# WHAT IS REQUIRED
Rewrite all of the data below, replacing "kind of chart" with "type of chart" wherever it appears and keeping everything else unchanged. Leave the pictures out of your answer.

# EXCERPTED RECORDS
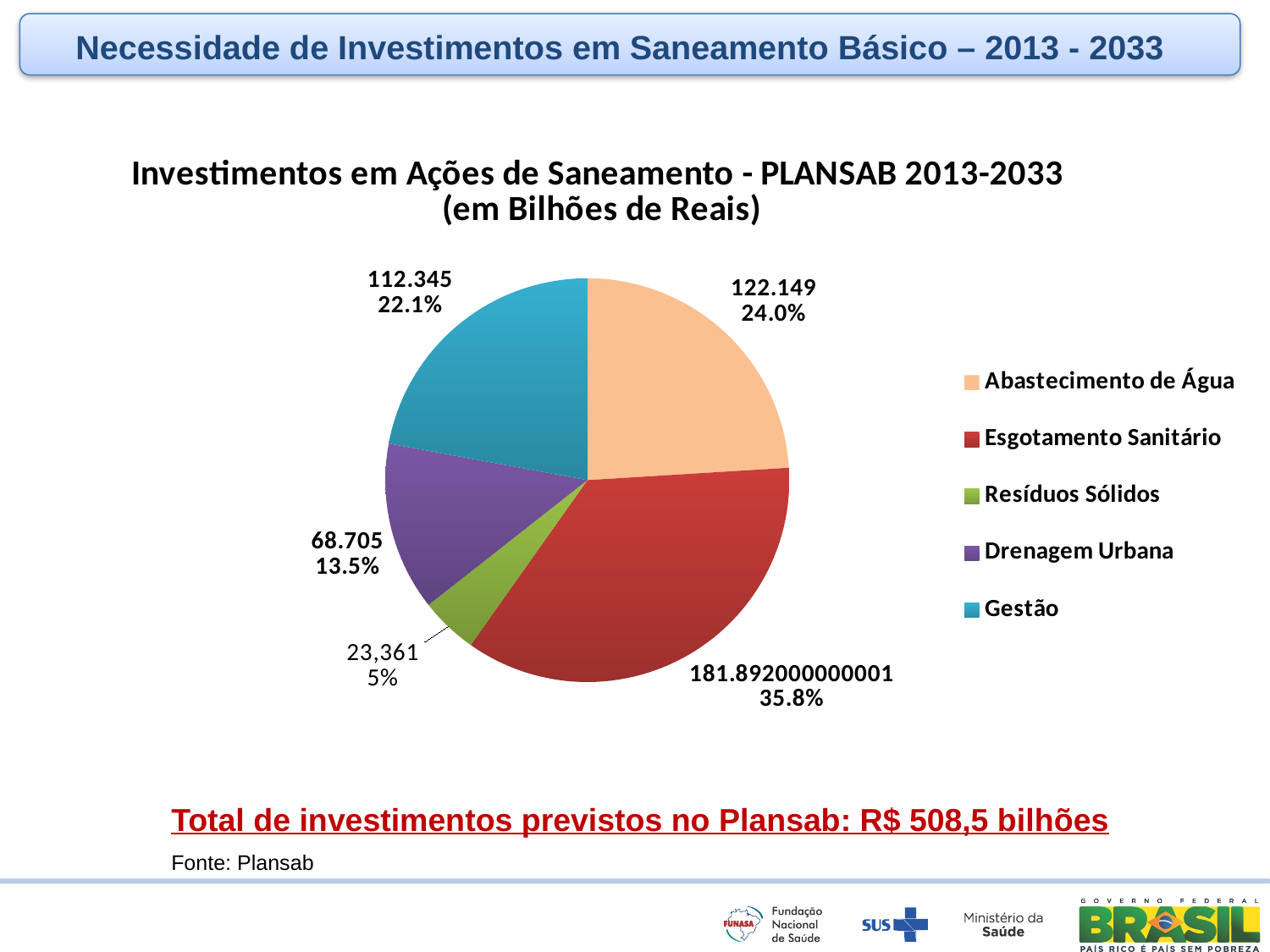
What share of the pie does Esgotamento Sanitário represent? 35.8% Which is larger, the value for Abastecimento de Água or the value for Gestão? Abastecimento de Água What kind of chart is shown on the slide? pie chart What value is shown for Drenagem Urbana? 68.705 What is the title of the chart? Investimentos em Ações de Saneamento - PLANSAB 2013-2033 (em Bilhões de Reais) What share of the pie does Resíduos Sólidos represent? 5% What value is shown for Abastecimento de Água? 122.149 How many slices does the pie chart have? 5 Which category has the smallest slice of the pie? Resíduos Sólidos How many entries does the legend list? 5 Which category has the largest slice of the pie? Esgotamento Sanitário What value is shown for Gestão? 112.345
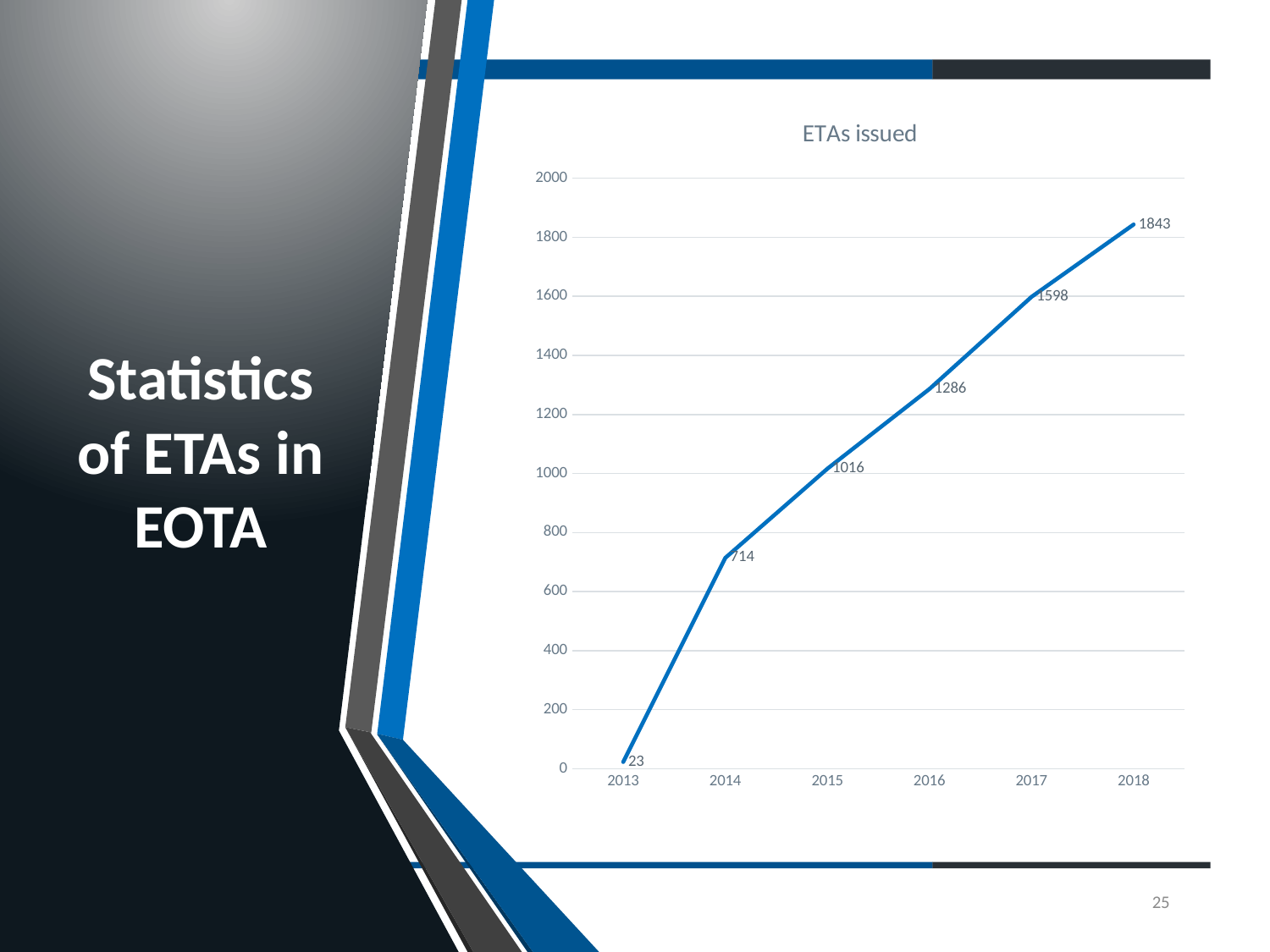
What kind of chart is shown on the slide? line chart What is the value for 2016 in the ETAs issued chart? 1286 Which is larger, the value for 2015 or the value for 2016? 2016 What is the difference between the values for 2018 and 2017? 245 What is the value for 2018 in the ETAs issued chart? 1843 Do the values rise or fall from 2013 to 2018? rise Which year has the lowest number of ETAs issued? 2013 What is the difference between the values for 2014 and 2013? 691 How many years are plotted on the x axis? 6 Is the value for 2017 greater or less than 1400? greater Which year has the highest number of ETAs issued? 2018 What is the value for 2013 in the ETAs issued chart? 23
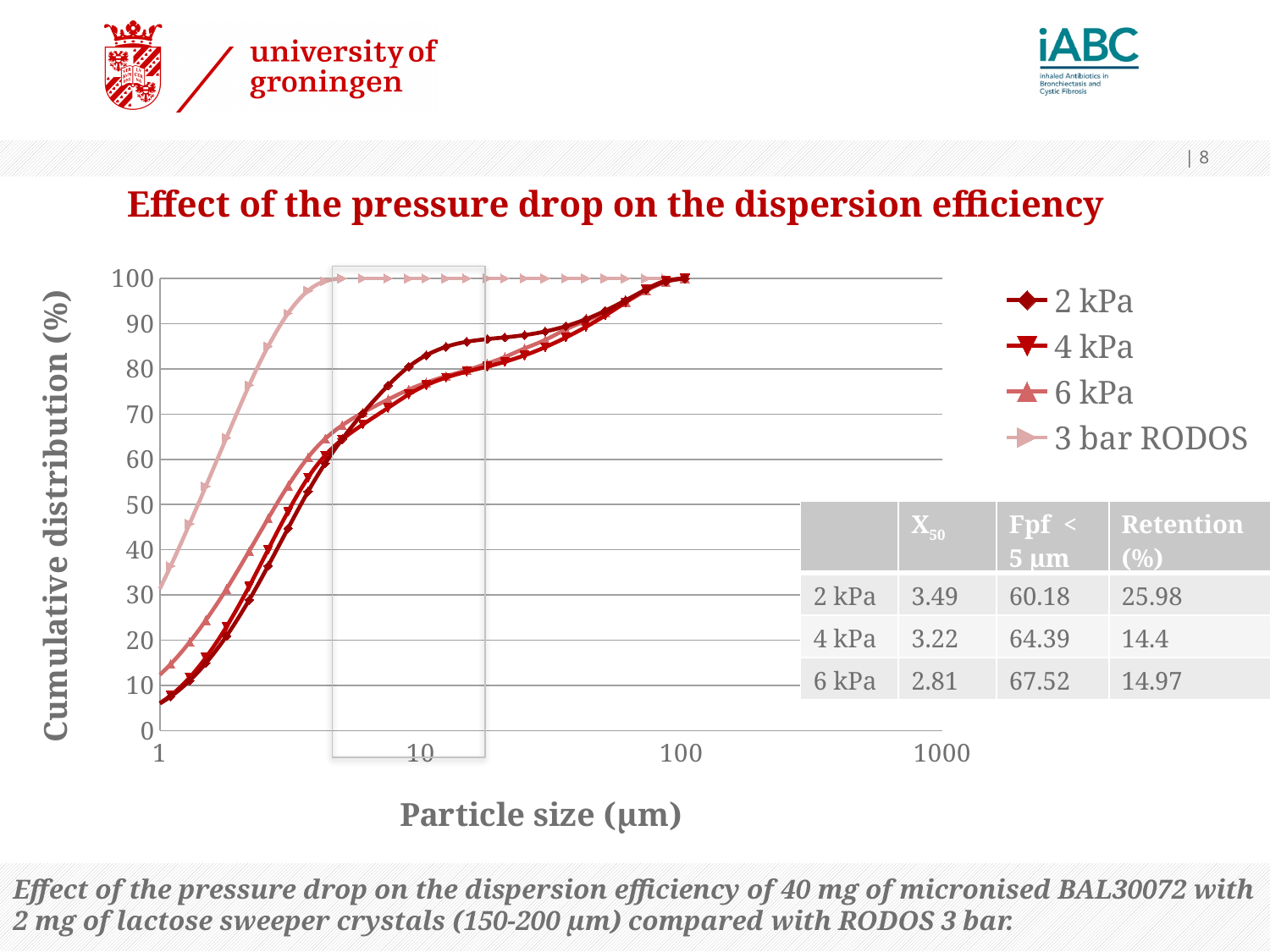
What kind of chart is shown on the slide? line chart What is the label of the chart's y axis? Cumulative distribution (%) Do the cumulative distribution values rise or fall as particle size increases along the x axis? rise At a particle size of 1 µm, which has the larger cumulative distribution, 6 kPa or 2 kPa? 6 kPa Which series has the highest cumulative distribution at a particle size of 1 µm? 3 bar RODOS At a particle size of 10 µm, is the cumulative distribution for 3 bar RODOS greater or less than 90? greater At a particle size of 1 µm, is the cumulative distribution for 2 kPa greater or less than 10? less Which series reaches 100% cumulative distribution at the smallest particle size? 3 bar RODOS At a particle size of 1 µm, is the cumulative distribution for 6 kPa greater or less than 10? greater What is the label of the chart's x axis? Particle size (µm) How many series does the chart legend list? 4 What is the highest value shown on the chart's y axis? 100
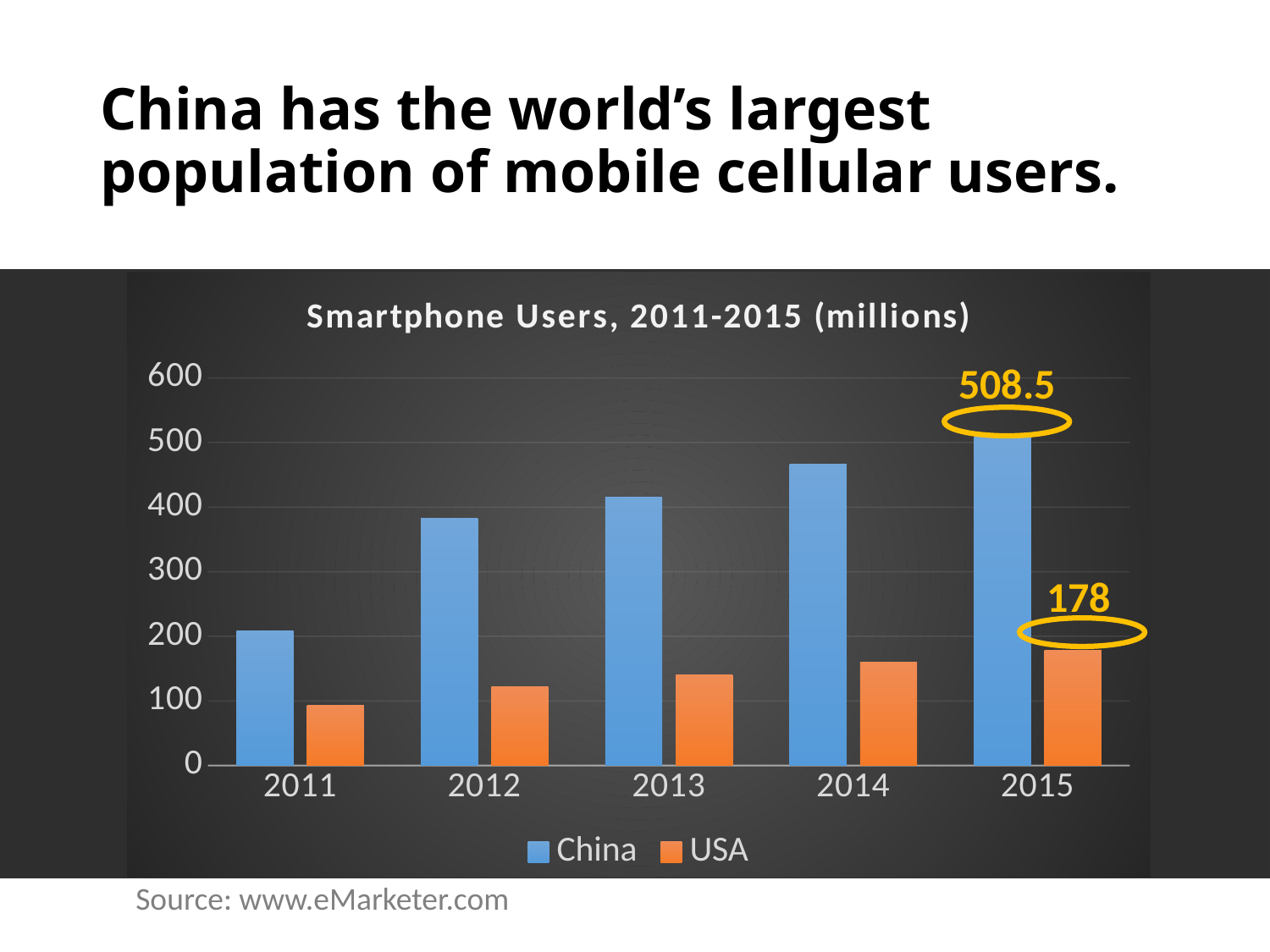
Which year has the highest value for China? 2015 Is the value for USA in 2011 greater or less than 100? less Is the value for China in 2012 greater or less than 300? greater What is the value for China in 2015? 508.5 What is the difference between the China and USA values in 2015? 330.5 Which is larger in 2013, the value for China or the value for USA? China Do the values for China rise or fall from 2011 to 2015? Rise What is the value for USA in 2015? 178 Which year has the lowest value for USA? 2011 How many series does the legend list? 2 What kind of chart is shown on the slide? Bar chart How many years are shown on the x axis? 5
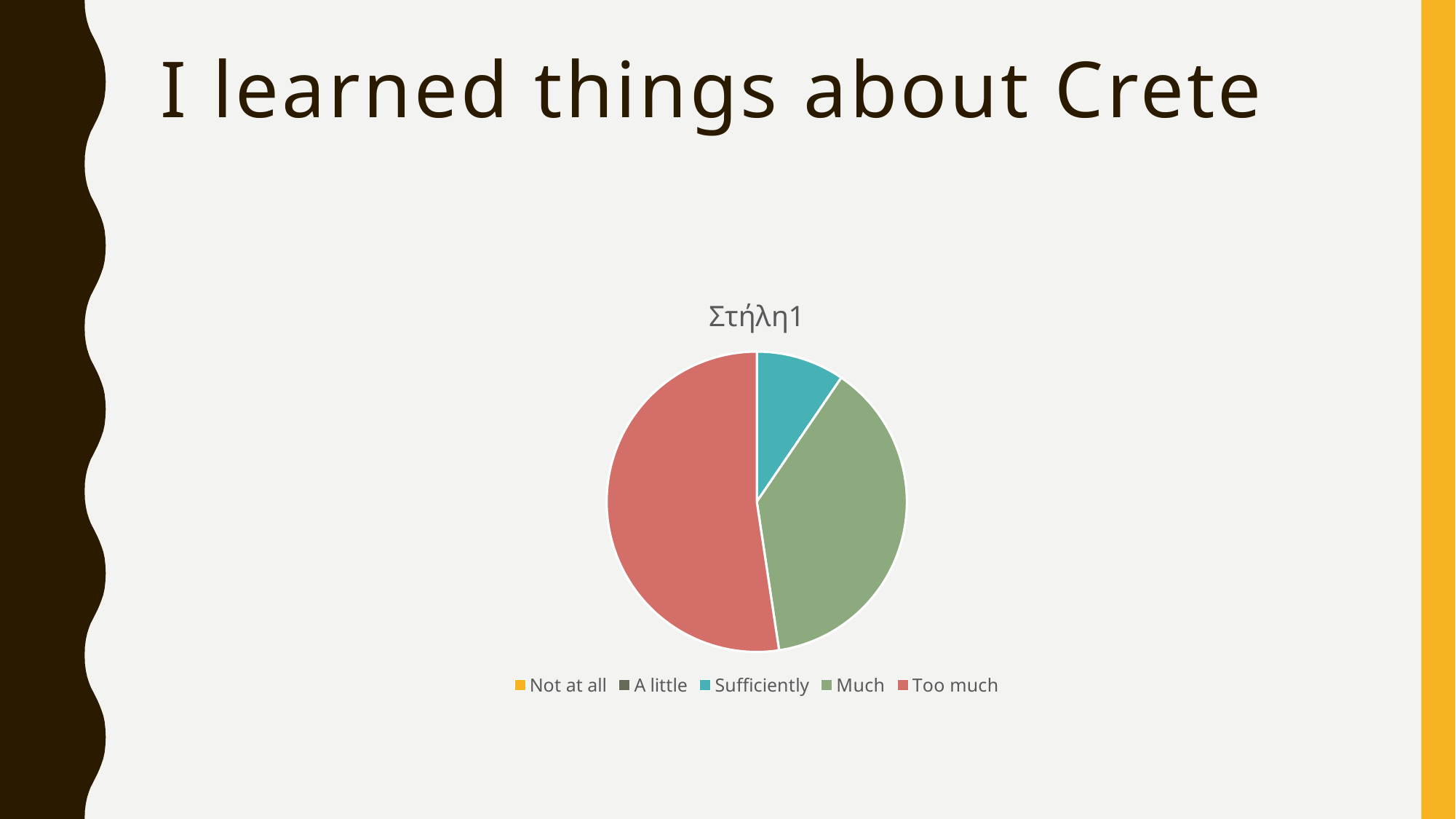
What colour is the "Too much" slice? red How many slices are visible in the pie? 3 Which category has the largest slice of the pie? Too much Which slice is larger, "Much" or "Sufficiently"? Much Which slice is larger, "Too much" or "Much"? Too much What is the title shown above the pie chart? Στήλη1 Of the slices visible in the pie, which category has the smallest? Sufficiently How many categories does the legend list? 5 What kind of chart is shown on the slide? pie chart Does the "Too much" slice take up more or less than half of the pie? more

# TASK OUTPUT
What share of the pie does Esgotamento Sanitário represent? 35.8% Which is larger, the value for Abastecimento de Água or the value for Gestão? Abastecimento de Água What type of chart is shown on the slide? pie chart What value is shown for Drenagem Urbana? 68.705 What is the title of the chart? Investimentos em Ações de Saneamento - PLANSAB 2013-2033 (em Bilhões de Reais) What share of the pie does Resíduos Sólidos represent? 5% What value is shown for Abastecimento de Água? 122.149 How many slices does the pie chart have? 5 Which category has the smallest slice of the pie? Resíduos Sólidos How many entries does the legend list? 5 Which category has the largest slice of the pie? Esgotamento Sanitário What value is shown for Gestão? 112.345
What type of chart is shown on the slide? line chart What is the value for 2016 in the ETAs issued chart? 1286 Which is larger, the value for 2015 or the value for 2016? 2016 What is the difference between the values for 2018 and 2017? 245 What is the value for 2018 in the ETAs issued chart? 1843 Do the values rise or fall from 2013 to 2018? rise Which year has the lowest number of ETAs issued? 2013 What is the difference between the values for 2014 and 2013? 691 How many years are plotted on the x axis? 6 Is the value for 2017 greater or less than 1400? greater Which year has the highest number of ETAs issued? 2018 What is the value for 2013 in the ETAs issued chart? 23
What type of chart is shown on the slide? line chart What is the label of the chart's y axis? Cumulative distribution (%) Do the cumulative distribution values rise or fall as particle size increases along the x axis? rise At a particle size of 1 µm, which has the larger cumulative distribution, 6 kPa or 2 kPa? 6 kPa Which series has the highest cumulative distribution at a particle size of 1 µm? 3 bar RODOS At a particle size of 10 µm, is the cumulative distribution for 3 bar RODOS greater or less than 90? greater At a particle size of 1 µm, is the cumulative distribution for 2 kPa greater or less than 10? less Which series reaches 100% cumulative distribution at the smallest particle size? 3 bar RODOS At a particle size of 1 µm, is the cumulative distribution for 6 kPa greater or less than 10? greater What is the label of the chart's x axis? Particle size (µm) How many series does the chart legend list? 4 What is the highest value shown on the chart's y axis? 100
Which year has the highest value for China? 2015 Is the value for USA in 2011 greater or less than 100? less Is the value for China in 2012 greater or less than 300? greater What is the value for China in 2015? 508.5 What is the difference between the China and USA values in 2015? 330.5 Which is larger in 2013, the value for China or the value for USA? China Do the values for China rise or fall from 2011 to 2015? Rise What is the value for USA in 2015? 178 Which year has the lowest value for USA? 2011 How many series does the legend list? 2 What type of chart is shown on the slide? Bar chart How many years are shown on the x axis? 5
What colour is the "Too much" slice? red How many slices are visible in the pie? 3 Which category has the largest slice of the pie? Too much Which slice is larger, "Much" or "Sufficiently"? Much Which slice is larger, "Too much" or "Much"? Too much What is the title shown above the pie chart? Στήλη1 Of the slices visible in the pie, which category has the smallest? Sufficiently How many categories does the legend list? 5 What type of chart is shown on the slide? pie chart Does the "Too much" slice take up more or less than half of the pie? more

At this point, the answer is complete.